**Required actions**
a: According to the Keep Teaching note, what did the yard-sign-size sign in front of the store say?
b: Reproduce the Keep Teaching note verbatim from "Challenging circumstances indeed…" to "beyond the possible.".

**Passage provided**
Keep Teaching: July 30
July is almost over, and we all know that once August hits, already the fall semester is upon us in many ways. Many of you have been thoughtfully preparing your fall courses for some time, conceptualizing large-scale design and instructional approaches tailored to best promote learning in our challenging circumstances.
Challenging circumstances indeed… I won’t mention them, or any one of them, today. They tempt the mind toward worrying, fretting about how to deal with them. I went running this morning in the cooler air before the sun really got going, and I decided to go along one of the busier streets for a bit. One of the stores I passed had a sign out front, a modest one, yard-sign size, declaring: Worry Is A Misuse Of Imagination.
Imagination! It’s a wonderful word, one that we don’t rely on often enough to describe what we do at the university. We talk research, discovery, entrepreneurship, innovation, learning, teaching, engaging – but at the core of all of that is a desire, and an ability, to see the promise that lives within our students, and to dream beyond the possible.
You’ve been doing that in our near-complete re-thinking of our curriculum, striving to worry less and imagine more, crafting our current reality into one filled with promise and possibility. Maybe we should start calling the place an Imaginatorium rather than a University; we’ve never needed our imagination more.
The main purpose of these notes have been to provide some practical tips; today, to marry large-scale conceptual approaches with tactics for effective implementation. One that I particularly want to draw your attention to, for those of you teaching in hybrid or HyFlex modes, is to divide your Canvas course into manually created sections based on the day of the week each student group will attend in person, rather than virtually. Doing so will allow you to communicate with groups based on their weekly attendance day. (To provide clarity and a consistent structure for students, use the same day of the week for in-person attendance for each group. That is, the group that attends F2F on Monday in week #1 should attend on Monday all semester.) Manually creating sections will also enable you to adjust assignment due dates for each group, should you wish to ensure that each group attends an in-person class meeting with you before submitting an assignment. Importantly, this approach will allow you to communicate with each student group the week before classes begin which day of the week they should attend in person and which activities they should complete online in your Canvas course. Creating sections manually within your course will make communication more efficient for you, enabling you to provide timely messages and tailored information to students.

**Excerpted records**
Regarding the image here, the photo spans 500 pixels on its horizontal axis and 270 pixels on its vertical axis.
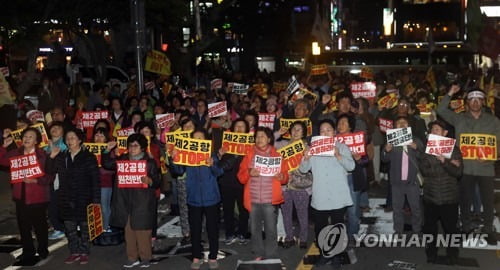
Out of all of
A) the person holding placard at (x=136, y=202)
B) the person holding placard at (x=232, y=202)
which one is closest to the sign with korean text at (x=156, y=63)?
the person holding placard at (x=232, y=202)

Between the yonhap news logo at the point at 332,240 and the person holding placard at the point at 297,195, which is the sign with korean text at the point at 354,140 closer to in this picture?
the person holding placard at the point at 297,195

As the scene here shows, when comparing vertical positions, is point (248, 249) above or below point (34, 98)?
below

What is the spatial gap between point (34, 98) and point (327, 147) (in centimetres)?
1715

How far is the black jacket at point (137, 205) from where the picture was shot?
754cm

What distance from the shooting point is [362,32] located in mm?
98938

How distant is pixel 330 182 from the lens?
7406 millimetres

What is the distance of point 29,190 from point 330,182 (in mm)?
3416

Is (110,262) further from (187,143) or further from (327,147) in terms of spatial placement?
(327,147)

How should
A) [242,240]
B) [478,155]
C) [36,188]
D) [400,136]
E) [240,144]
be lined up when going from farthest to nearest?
1. [242,240]
2. [478,155]
3. [240,144]
4. [400,136]
5. [36,188]

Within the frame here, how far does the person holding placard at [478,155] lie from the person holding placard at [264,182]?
2.51 meters

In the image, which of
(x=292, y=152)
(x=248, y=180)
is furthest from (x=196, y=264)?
(x=292, y=152)

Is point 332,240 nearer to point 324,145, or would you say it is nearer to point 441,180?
point 324,145

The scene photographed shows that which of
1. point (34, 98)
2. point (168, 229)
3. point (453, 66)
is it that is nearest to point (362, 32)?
point (453, 66)

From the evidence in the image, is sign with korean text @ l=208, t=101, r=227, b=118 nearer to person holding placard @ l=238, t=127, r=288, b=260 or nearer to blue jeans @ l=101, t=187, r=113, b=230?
blue jeans @ l=101, t=187, r=113, b=230
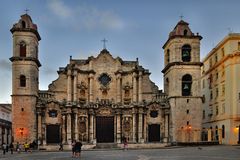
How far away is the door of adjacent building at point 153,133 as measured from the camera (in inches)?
2361

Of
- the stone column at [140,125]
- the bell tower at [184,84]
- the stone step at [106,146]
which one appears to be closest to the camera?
the stone step at [106,146]

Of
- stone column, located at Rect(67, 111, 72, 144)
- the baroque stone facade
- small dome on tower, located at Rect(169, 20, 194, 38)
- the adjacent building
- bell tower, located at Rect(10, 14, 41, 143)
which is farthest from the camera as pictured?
the adjacent building

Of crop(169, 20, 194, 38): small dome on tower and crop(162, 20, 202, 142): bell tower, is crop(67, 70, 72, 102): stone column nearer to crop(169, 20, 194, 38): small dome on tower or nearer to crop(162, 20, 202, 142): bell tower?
crop(162, 20, 202, 142): bell tower

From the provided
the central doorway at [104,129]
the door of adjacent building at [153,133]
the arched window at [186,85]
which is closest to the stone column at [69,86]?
the central doorway at [104,129]

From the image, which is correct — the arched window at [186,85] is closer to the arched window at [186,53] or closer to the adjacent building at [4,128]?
the arched window at [186,53]

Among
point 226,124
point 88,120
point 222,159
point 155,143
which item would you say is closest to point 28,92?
point 88,120

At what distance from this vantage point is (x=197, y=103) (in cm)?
5862

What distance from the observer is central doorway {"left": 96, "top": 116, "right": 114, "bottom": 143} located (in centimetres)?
5994

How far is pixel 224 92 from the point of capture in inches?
2378

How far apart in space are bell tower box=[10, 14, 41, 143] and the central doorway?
377 inches

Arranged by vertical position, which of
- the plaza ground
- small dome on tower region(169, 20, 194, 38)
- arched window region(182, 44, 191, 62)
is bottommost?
the plaza ground

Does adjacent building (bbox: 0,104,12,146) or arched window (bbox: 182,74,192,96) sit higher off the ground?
arched window (bbox: 182,74,192,96)

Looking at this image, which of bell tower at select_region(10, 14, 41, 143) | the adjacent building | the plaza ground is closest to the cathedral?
bell tower at select_region(10, 14, 41, 143)

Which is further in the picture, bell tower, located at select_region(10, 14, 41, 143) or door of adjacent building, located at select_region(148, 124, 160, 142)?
door of adjacent building, located at select_region(148, 124, 160, 142)
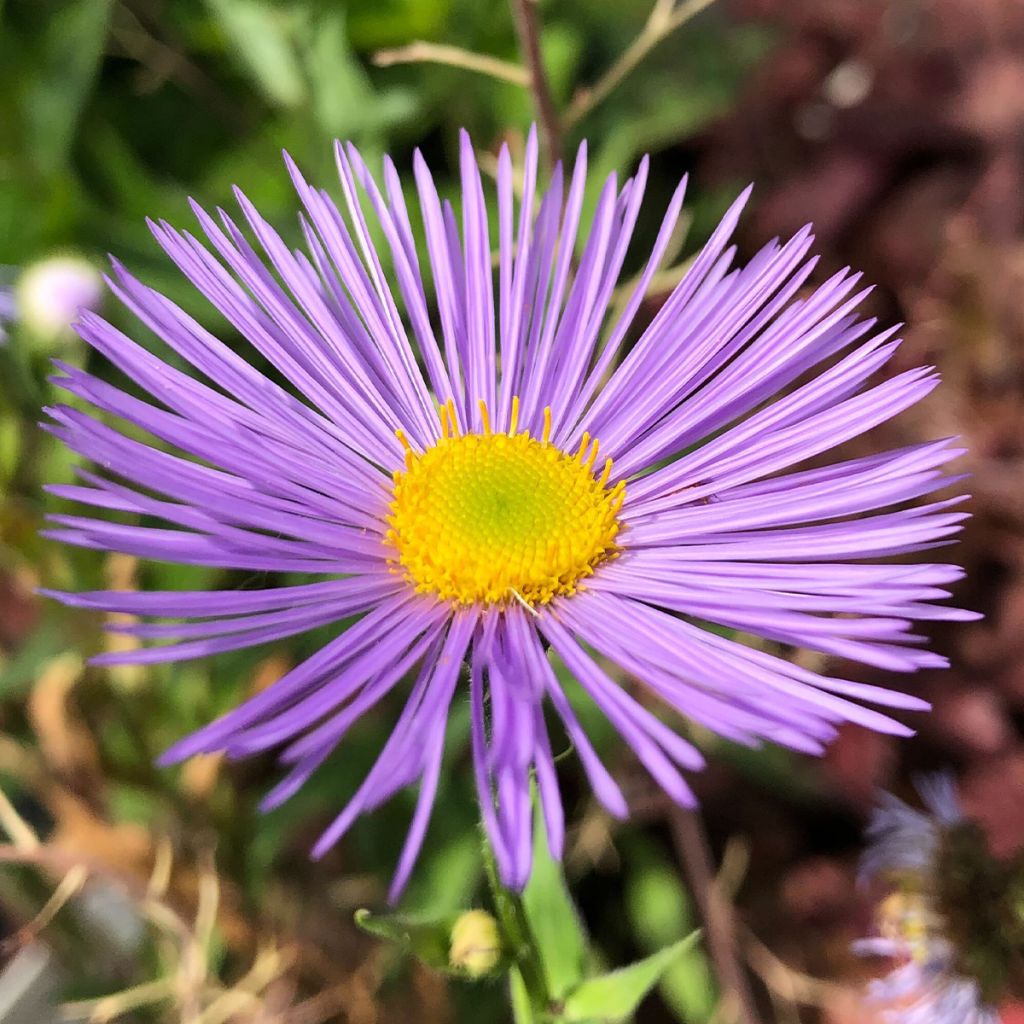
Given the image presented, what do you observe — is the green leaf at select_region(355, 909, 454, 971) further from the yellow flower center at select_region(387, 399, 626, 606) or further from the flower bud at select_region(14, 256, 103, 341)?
the flower bud at select_region(14, 256, 103, 341)

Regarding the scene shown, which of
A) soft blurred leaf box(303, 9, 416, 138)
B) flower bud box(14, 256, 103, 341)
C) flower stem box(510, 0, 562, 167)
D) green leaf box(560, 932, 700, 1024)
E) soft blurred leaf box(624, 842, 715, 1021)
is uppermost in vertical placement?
soft blurred leaf box(303, 9, 416, 138)

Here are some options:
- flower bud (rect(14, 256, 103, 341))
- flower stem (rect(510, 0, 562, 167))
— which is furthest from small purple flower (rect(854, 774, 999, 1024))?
flower bud (rect(14, 256, 103, 341))

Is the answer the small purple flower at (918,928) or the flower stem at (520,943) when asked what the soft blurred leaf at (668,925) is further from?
the flower stem at (520,943)

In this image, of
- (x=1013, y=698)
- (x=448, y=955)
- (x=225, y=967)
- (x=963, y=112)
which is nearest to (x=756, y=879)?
(x=1013, y=698)

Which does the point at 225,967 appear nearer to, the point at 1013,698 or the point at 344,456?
the point at 344,456

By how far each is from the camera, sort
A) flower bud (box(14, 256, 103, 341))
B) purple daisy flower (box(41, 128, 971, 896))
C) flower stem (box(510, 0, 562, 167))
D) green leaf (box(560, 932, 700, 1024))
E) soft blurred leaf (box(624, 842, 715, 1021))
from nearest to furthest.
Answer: purple daisy flower (box(41, 128, 971, 896))
green leaf (box(560, 932, 700, 1024))
flower stem (box(510, 0, 562, 167))
flower bud (box(14, 256, 103, 341))
soft blurred leaf (box(624, 842, 715, 1021))

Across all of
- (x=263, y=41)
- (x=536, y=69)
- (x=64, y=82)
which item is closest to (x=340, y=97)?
(x=263, y=41)

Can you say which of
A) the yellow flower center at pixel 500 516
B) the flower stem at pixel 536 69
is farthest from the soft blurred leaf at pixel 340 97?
the yellow flower center at pixel 500 516
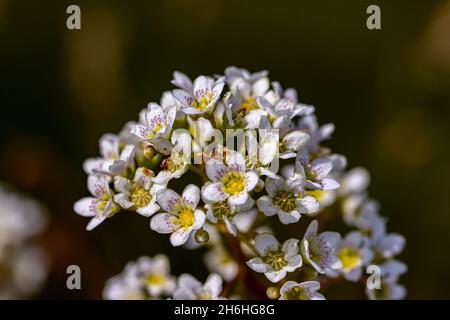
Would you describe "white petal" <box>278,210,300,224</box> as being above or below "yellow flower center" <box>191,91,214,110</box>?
below

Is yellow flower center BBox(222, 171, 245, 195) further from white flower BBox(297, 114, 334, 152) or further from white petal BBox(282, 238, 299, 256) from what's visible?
white flower BBox(297, 114, 334, 152)

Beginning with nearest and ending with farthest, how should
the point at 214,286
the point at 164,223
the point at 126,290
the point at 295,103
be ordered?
1. the point at 164,223
2. the point at 214,286
3. the point at 295,103
4. the point at 126,290

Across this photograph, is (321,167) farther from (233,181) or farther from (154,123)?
(154,123)

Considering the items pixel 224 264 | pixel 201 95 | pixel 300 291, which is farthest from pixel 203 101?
pixel 224 264

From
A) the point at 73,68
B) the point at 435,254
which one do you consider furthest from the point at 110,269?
the point at 435,254

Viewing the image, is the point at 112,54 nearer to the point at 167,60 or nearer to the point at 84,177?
the point at 167,60

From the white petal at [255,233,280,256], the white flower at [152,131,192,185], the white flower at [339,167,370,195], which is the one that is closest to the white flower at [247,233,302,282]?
the white petal at [255,233,280,256]

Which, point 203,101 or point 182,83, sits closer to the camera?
point 203,101
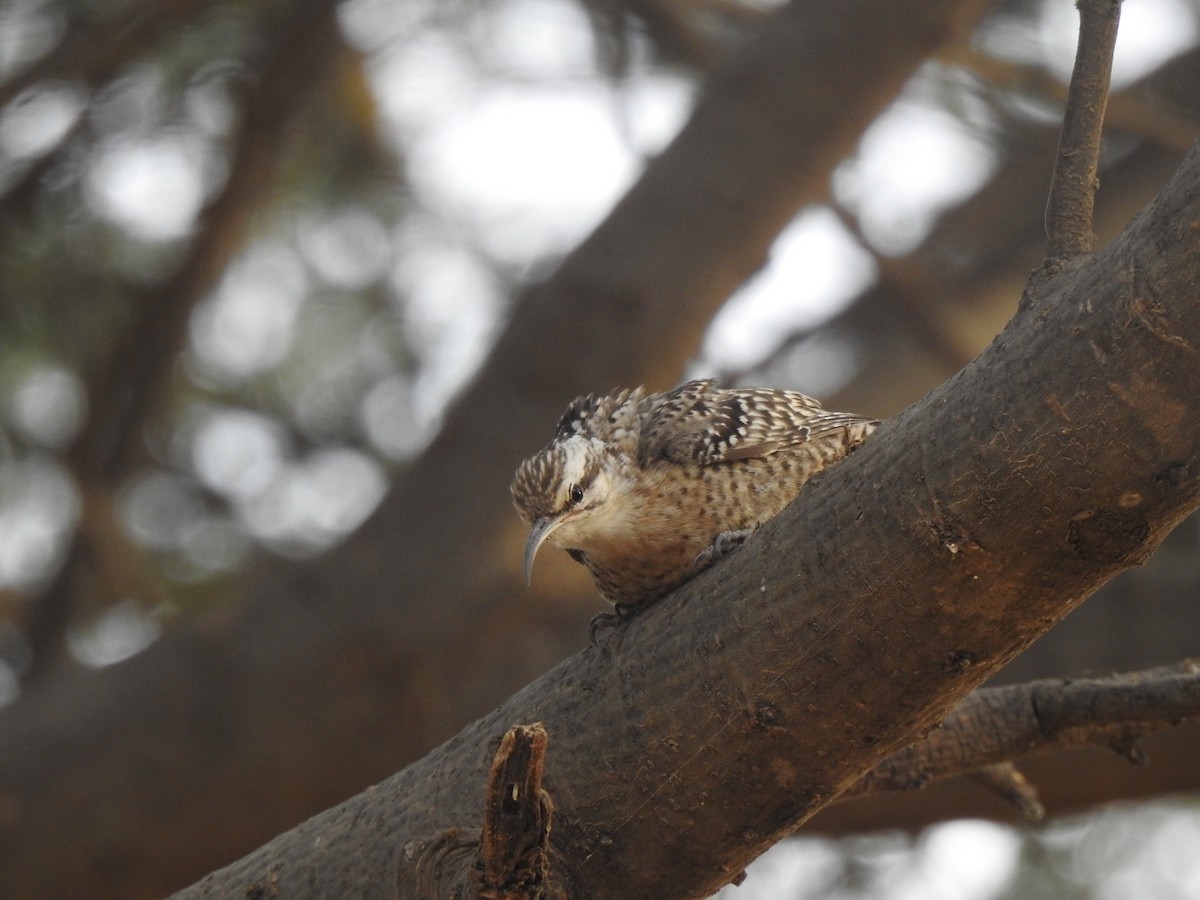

**Answers by item**
a: Worry Is A Misuse Of Imagination.

b:
Challenging circumstances indeed… I won’t mention them, or any one of them, today. They tempt the mind toward worrying, fretting about how to deal with them. I went running this morning in the cooler air before the sun really got going, and I decided to go along one of the busier streets for a bit. One of the stores I passed had a sign out front, a modest one, yard-sign size, declaring: Worry Is A Misuse Of Imagination.
Imagination! It’s a wonderful word, one that we don’t rely on often enough to describe what we do at the university. We talk research, discovery, entrepreneurship, innovation, learning, teaching, engaging – but at the core of all of that is a desire, and an ability, to see the promise that lives within our students, and to dream beyond the possible.